>> Begin RECORDS TO PROCESS
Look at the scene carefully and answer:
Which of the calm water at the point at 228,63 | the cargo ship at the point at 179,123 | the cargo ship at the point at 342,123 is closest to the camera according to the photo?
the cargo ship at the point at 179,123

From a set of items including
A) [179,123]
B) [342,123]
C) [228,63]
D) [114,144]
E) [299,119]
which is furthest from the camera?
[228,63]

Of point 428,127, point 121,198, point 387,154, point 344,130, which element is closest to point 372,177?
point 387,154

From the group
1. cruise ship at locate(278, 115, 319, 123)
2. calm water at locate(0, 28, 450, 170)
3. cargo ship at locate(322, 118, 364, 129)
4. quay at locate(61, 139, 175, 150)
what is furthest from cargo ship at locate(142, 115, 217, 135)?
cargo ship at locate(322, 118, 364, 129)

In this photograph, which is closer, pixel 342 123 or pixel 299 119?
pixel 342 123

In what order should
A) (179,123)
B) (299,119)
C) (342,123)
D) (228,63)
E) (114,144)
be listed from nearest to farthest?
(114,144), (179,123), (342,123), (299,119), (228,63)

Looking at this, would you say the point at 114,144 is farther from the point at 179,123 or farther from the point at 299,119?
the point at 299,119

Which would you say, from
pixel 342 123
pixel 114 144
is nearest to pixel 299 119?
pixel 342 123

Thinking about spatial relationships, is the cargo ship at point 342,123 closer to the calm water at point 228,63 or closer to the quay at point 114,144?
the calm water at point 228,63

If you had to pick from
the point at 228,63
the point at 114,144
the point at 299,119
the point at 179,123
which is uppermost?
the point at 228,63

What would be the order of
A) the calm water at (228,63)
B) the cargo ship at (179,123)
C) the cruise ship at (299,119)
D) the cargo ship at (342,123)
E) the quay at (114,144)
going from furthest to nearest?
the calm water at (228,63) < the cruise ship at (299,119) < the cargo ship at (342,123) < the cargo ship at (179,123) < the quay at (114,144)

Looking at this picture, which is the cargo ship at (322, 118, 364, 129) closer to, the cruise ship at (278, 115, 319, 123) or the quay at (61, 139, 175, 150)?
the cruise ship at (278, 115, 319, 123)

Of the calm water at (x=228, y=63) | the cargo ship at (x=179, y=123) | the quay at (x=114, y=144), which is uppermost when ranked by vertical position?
>> End RECORDS TO PROCESS
▸ WHAT TO PRODUCE: Reproduce all of the records above word for word.

▸ ANSWER IN FULL:
Look at the scene carefully and answer:
Which of the calm water at the point at 228,63 | the cargo ship at the point at 179,123 | the cargo ship at the point at 342,123 is closest to the camera according to the photo?
the cargo ship at the point at 179,123

From a set of items including
A) [179,123]
B) [342,123]
C) [228,63]
D) [114,144]
E) [299,119]
which is furthest from the camera?
[228,63]

Of point 428,127, point 121,198, point 387,154, point 344,130, which element is closest to point 372,177?
point 387,154

From the group
1. cruise ship at locate(278, 115, 319, 123)
2. calm water at locate(0, 28, 450, 170)
3. cargo ship at locate(322, 118, 364, 129)
4. quay at locate(61, 139, 175, 150)
what is furthest from cargo ship at locate(142, 115, 217, 135)?
cargo ship at locate(322, 118, 364, 129)

In this photograph, which is closer, pixel 342 123 or pixel 299 119?
pixel 342 123

In what order should
A) (179,123)
B) (299,119)
C) (342,123)
D) (228,63)
E) (114,144)
be listed from nearest to farthest?
(114,144), (179,123), (342,123), (299,119), (228,63)

Looking at this, would you say the point at 114,144 is farther from the point at 179,123 or farther from the point at 299,119?
the point at 299,119

Which would you say, from
pixel 342 123
pixel 114 144
is nearest to pixel 299 119?
pixel 342 123

Thinking about spatial relationships, is the cargo ship at point 342,123 closer to the calm water at point 228,63 or closer to the quay at point 114,144?
the calm water at point 228,63

If you had to pick from
the point at 228,63
the point at 114,144
the point at 299,119
the point at 179,123
which is uppermost?
the point at 228,63

What would be the order of
A) the calm water at (228,63)
B) the cargo ship at (179,123)
C) the cruise ship at (299,119)
D) the cargo ship at (342,123)
E) the quay at (114,144)
going from furthest to nearest?
the calm water at (228,63) < the cruise ship at (299,119) < the cargo ship at (342,123) < the cargo ship at (179,123) < the quay at (114,144)

Looking at this picture, which is the cargo ship at (322, 118, 364, 129) closer to, the cruise ship at (278, 115, 319, 123) or the quay at (61, 139, 175, 150)?
the cruise ship at (278, 115, 319, 123)

Of the calm water at (x=228, y=63) | the cargo ship at (x=179, y=123) | the quay at (x=114, y=144), which is uppermost when ranked by vertical position?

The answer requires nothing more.